:: RECORDS TO PROCESS

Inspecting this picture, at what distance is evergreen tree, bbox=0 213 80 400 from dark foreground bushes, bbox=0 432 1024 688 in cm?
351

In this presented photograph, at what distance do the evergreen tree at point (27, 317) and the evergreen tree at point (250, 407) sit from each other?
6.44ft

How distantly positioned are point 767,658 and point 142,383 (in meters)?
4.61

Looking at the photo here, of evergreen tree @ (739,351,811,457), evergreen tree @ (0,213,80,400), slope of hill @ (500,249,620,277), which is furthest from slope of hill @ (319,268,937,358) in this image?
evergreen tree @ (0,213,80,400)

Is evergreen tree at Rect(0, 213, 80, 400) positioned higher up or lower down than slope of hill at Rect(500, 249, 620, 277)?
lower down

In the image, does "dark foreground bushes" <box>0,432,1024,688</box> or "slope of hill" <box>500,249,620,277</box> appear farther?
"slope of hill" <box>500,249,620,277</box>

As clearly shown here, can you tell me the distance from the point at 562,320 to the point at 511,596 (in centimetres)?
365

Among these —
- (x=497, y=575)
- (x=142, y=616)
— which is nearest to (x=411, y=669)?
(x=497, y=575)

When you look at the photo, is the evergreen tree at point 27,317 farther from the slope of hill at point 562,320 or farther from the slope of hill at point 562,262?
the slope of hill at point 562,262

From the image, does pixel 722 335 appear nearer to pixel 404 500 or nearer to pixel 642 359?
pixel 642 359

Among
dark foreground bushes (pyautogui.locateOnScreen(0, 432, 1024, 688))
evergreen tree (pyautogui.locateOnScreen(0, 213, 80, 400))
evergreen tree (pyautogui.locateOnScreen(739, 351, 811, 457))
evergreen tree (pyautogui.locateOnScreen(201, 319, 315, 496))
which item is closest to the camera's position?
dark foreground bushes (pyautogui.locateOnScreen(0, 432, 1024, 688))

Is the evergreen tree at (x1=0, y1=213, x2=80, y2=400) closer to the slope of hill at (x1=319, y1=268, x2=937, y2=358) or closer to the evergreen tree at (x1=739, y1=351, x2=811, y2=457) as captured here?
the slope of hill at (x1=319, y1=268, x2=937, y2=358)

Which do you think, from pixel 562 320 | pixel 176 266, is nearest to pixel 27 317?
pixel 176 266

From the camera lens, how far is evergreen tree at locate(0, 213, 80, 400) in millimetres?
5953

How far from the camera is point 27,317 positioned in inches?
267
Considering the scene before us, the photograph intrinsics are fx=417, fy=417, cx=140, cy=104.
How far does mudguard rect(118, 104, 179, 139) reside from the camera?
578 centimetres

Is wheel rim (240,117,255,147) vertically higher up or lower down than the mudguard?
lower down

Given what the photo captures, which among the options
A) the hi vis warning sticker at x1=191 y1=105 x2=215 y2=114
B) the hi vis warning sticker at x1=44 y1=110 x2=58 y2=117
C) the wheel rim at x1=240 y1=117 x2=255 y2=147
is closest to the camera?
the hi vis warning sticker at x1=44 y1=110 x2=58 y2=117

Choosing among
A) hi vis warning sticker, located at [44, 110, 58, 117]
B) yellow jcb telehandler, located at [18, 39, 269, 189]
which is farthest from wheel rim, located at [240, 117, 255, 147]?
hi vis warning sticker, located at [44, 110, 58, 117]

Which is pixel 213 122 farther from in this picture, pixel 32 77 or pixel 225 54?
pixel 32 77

::::

> [WHAT IS REQUIRED]: Please recast everything from the line containing "Choosing among" down to the final line above as a Markdown table with the columns Row and Line, numbering each line and skipping blank lines.

> [ANSWER TO THE EXERCISE]:
| Row | Line |
|---|---|
| 1 | Choosing among |
| 2 | A) hi vis warning sticker, located at [44, 110, 58, 117] |
| 3 | B) yellow jcb telehandler, located at [18, 39, 269, 189] |
| 4 | which is farthest from wheel rim, located at [240, 117, 255, 147]? |
| 5 | hi vis warning sticker, located at [44, 110, 58, 117] |
| 6 | Which is pixel 213 122 farther from in this picture, pixel 32 77 or pixel 225 54? |
| 7 | pixel 32 77 |